As melhores razões para assistir “Valencianas”, união da música de Alceu Valença à Orquestra Ouro Preto, são enumeradas pelo Maestro Rodrigo Toffolo, terceiro vértice da apresentação: “É um trabalho muito instigante, onde o Alceu tem que cantar mais quadrado, dentro da estrutura rígida de uma orquestra, que ao mesmo tempo, precisa ser mais flexível. Acho que conseguimos um equilíbrio bonito, onde o rio está a fluir livremente”, afirma.
ENCONTRO
O encontro para se transformar as músicas populares do compositor pernambucano em material arregimentado por estrutura erudita aconteceu por intermédio de “um amigo em comum, o editor Paulo Rogério Lage fez a sugestão, e atendemos prontamente, com muita alegria, afinal, quem não quer tocar com Alceu Valença?”, questiona Rodrigo.

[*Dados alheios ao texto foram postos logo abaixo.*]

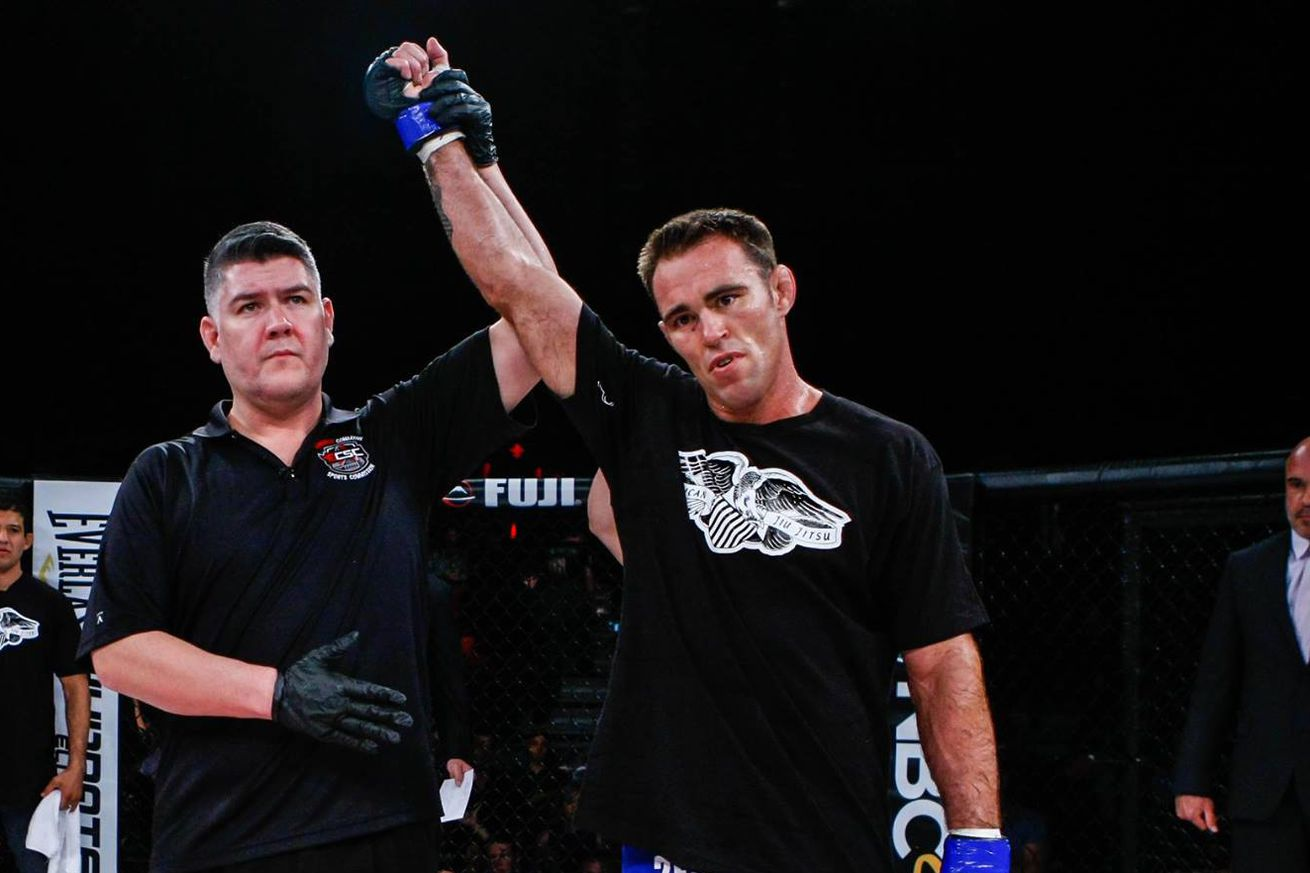 WSOF's Jake Shields says new PFL format 'sounds really cool'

A união entre dois mundos aparentemente distantes é outro desafio a impulsionar a beleza do inusitado, garante Rodrigo: “As diferenças residem basicamente nas escolas, na formação de cada um, mas as peculiaridades acabam nos aproximando, pois o sentimento é um só, e nos acopla, a música”, diz.
RESISTÊNCIA
Os arranjos ficaram a cargo do paraibano Mateus Freire, que segundo o maestro foi escolhido por “conhecer de perto a linguagem nordestina, o que fornece o peso almejado por nós da Orquestra e pelo Alceu Valença” confirma.

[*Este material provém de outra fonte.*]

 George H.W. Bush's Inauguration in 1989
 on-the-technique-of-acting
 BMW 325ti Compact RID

No que diz respeito à aceitação da música clássica pelo público, Toffolo é enfático: “Não existe resistência, há uma lógica financeira que impede o acesso das pessoas. Quando ela é desmontada, o povo não só abraça como pede mais. Infelizmente a televisão, principal veículo de propagação de conteúdo, não está interessada em investir na erudição, pois não lhe é lucrativo”, finaliza.
SAIBA MAIS
Sucessos do cantor residente em Olinda estarão presentes no roteiro, como “La Belle de Jour”, “Morena Tropicana”, “Anunciação”, “Coração Bobo”, entre outros.
Raphael Vidigal
Publicado no jornal “Hoje em Dia” em 01/11/2012.
10 Comentários
Prezado, Raphael!
Gostaria de agradecê-lo, em nome do Maestro Rodrigo Toffolo e da Orquestra Ouro Preto, pela excelente matéria publicada na edição de hoje do Hoje em Dia.

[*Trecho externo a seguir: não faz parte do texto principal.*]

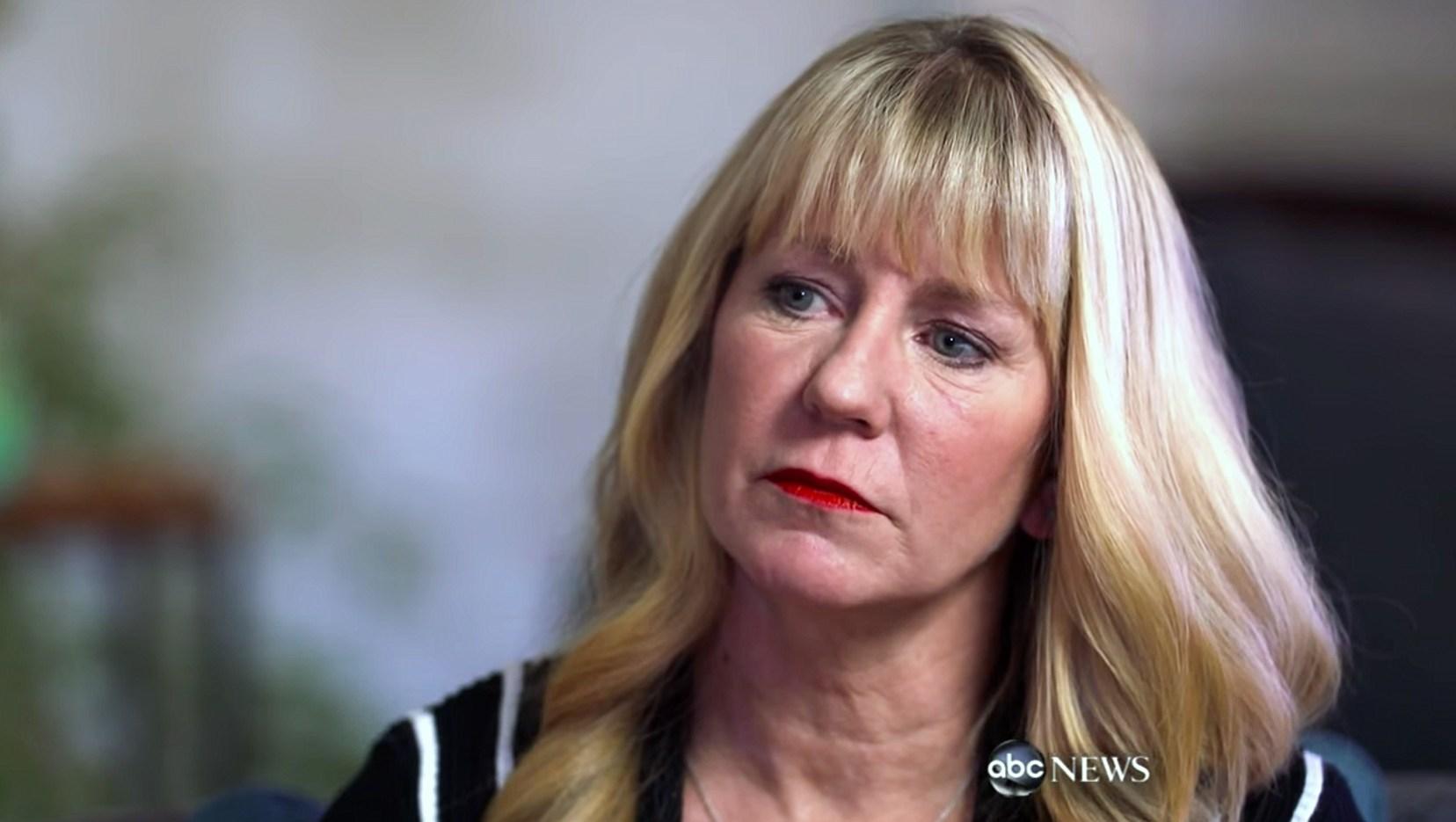 Tonya Harding reflects on her feud with Nancy Kerrigan on ABC News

“O sino da capela inicia o ritual da noite, ainda faltando presença do mestre de cerimônia, sendo a regência entregue aos trabalhos do maestro Rodrigo Toffolo, empunhando vestimenta e musicalidade adequadas ao. Frevo, batuques, badulaques…”
Lindo! Parabéns, mesmo!
Ele é mto bom! Mto mesmo! Tipo empolgante! =]
Maravilha!!!
Belo texto. Parabéns!
Agradeço a todos os comentários! Viva Alceu e a Orquestra Ouro Preto! Grande abraço
Alceu é um espetáculo!
Oi Raphael, eu que agradeço a força. Abraços!
Alceu Valença, frevo, Orquestra Valenciana, cabo a rabo
ELE SERÁ ETERNO. ESSE É ALCEU.
Alceu Valência é um ícone da música brasilera
A do Alceu está fina, Rapha! Ainda lerei as outras duas.